◆ Required work
When you reach a picture, skip it, and retype every line below exactly.

Provided material Block Start

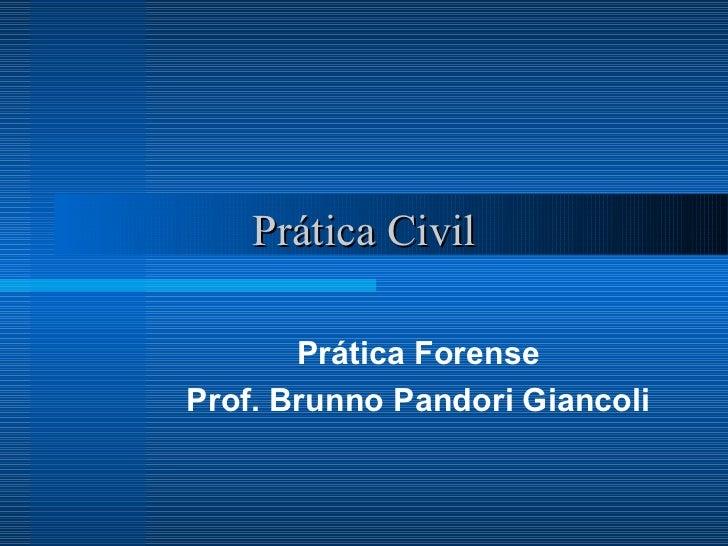Prática Civil       Prática ForenseProf. Brunno Pandori Giancoli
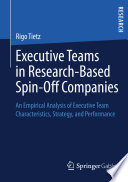 Executive Teams in Research-Based Spin-Off Companies, An Empirical Analysis of Executive Team Characteristics, Strategy, and Performance by Rigo Tietz PDF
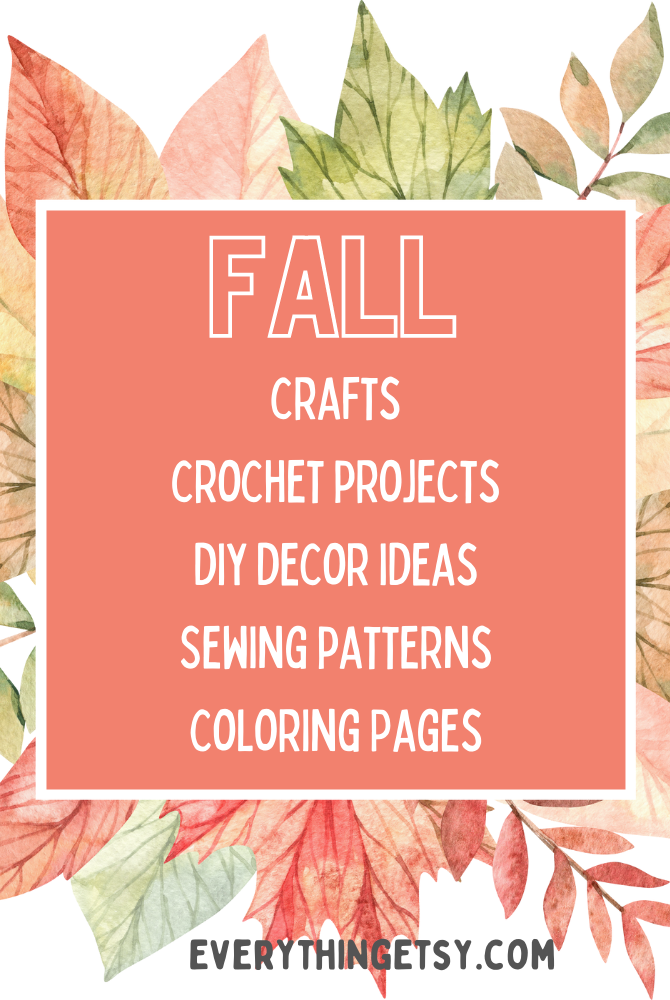 Fall Craft, Fall Crochet Projects, Fall DIY Decor Ideas, Fall Sewing Patterns, Fall Coloring Pages - It's all fall here!  EverythingEtsy.com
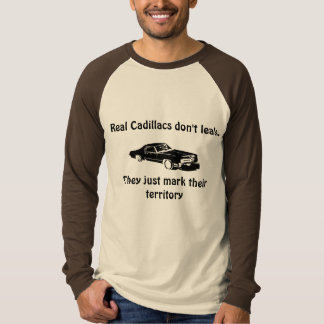 Real Cadillacs don't leak. T-Shirt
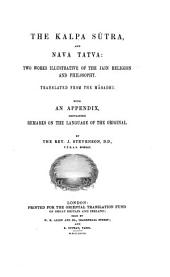 The Kalpa Sútra [by Bhadra Báhu] and Nava Tatva: Two Works Illustrative of the Jain Religion and Philosophy. Translated from the Mágadhi. With an Appendix Containing Remarks on the Language of the Original by J. Stevenson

Provided material Block End

◆ Expected output
Prática Civil       Prática ForenseProf. Brunno Pandori Giancoli
 Executive Teams in Research-Based Spin-Off Companies, An Empirical Analysis of Executive Team Characteristics, Strategy, and Performance by Rigo Tietz PDF
 Fall Craft, Fall Crochet Projects, Fall DIY Decor Ideas, Fall Sewing Patterns, Fall Coloring Pages - It's all fall here!  EverythingEtsy.com
 Real Cadillacs don't leak. T-Shirt
 The Kalpa Sútra [by Bhadra Báhu] and Nava Tatva: Two Works Illustrative of the Jain Religion and Philosophy. Translated from the Mágadhi. With an Appendix Containing Remarks on the Language of the Original by J. Stevenson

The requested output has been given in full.